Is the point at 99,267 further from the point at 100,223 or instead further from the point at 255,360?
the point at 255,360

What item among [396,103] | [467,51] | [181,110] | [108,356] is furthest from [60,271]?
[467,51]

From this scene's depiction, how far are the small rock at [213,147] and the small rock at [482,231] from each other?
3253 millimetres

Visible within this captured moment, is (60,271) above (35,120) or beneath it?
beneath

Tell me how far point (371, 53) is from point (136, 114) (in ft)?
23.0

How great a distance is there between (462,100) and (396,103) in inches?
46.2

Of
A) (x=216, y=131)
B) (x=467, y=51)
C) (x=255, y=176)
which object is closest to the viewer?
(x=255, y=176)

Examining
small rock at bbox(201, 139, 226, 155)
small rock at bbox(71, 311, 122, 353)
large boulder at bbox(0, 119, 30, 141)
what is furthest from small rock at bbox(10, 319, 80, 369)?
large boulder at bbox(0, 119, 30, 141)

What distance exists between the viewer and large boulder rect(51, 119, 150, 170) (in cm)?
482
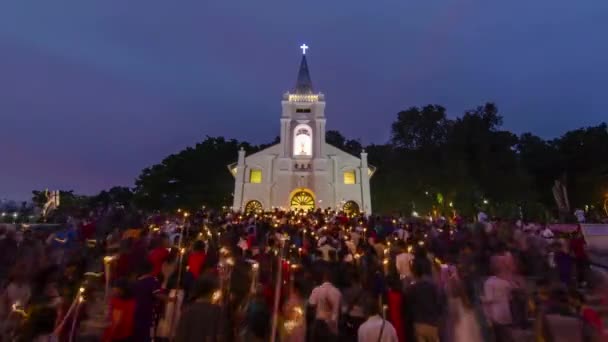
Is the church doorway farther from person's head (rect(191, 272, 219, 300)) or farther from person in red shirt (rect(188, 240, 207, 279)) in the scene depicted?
person's head (rect(191, 272, 219, 300))

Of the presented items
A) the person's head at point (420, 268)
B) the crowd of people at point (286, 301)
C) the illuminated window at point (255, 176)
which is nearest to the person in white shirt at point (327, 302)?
the crowd of people at point (286, 301)

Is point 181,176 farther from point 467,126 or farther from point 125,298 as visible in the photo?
point 125,298

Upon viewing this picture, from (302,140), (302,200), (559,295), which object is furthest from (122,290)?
(302,140)

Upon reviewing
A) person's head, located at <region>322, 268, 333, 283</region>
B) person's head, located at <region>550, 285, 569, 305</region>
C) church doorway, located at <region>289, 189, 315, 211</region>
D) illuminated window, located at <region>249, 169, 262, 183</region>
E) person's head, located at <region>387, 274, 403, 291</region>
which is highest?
illuminated window, located at <region>249, 169, 262, 183</region>

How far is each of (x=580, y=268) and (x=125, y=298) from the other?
11.7m

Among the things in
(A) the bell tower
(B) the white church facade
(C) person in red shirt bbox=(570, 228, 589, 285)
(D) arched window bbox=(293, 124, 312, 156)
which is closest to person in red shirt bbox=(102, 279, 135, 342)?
(C) person in red shirt bbox=(570, 228, 589, 285)

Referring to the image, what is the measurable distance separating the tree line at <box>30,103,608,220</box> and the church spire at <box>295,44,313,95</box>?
33.7 feet

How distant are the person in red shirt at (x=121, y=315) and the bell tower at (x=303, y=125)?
34856mm

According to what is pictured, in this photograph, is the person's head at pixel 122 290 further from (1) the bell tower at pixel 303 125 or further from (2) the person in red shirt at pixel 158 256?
(1) the bell tower at pixel 303 125

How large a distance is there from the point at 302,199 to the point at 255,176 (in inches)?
209

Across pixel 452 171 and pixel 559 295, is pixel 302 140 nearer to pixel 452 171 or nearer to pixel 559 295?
pixel 452 171

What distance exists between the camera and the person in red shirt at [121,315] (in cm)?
474

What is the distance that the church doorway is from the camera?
39.2 metres

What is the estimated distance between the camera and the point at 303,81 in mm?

INSTRUCTIONS TO FOLLOW |
Reproduce the listing above exactly from the line containing "How large a" through its last line, with both of those lines included.

OUTPUT |
How large a distance is there from the point at 302,199 to the point at 255,176 (in inches)?
209

Across pixel 452 171 and pixel 559 295, is pixel 302 140 nearer to pixel 452 171 or nearer to pixel 559 295?
pixel 452 171

What distance exists between the camera and the person in red shirt at [121,315] (in cm)?
474

What is the distance that the church doorway is from the camera?
39.2 metres

What is the estimated distance between the camera and the point at 303,81 in mm?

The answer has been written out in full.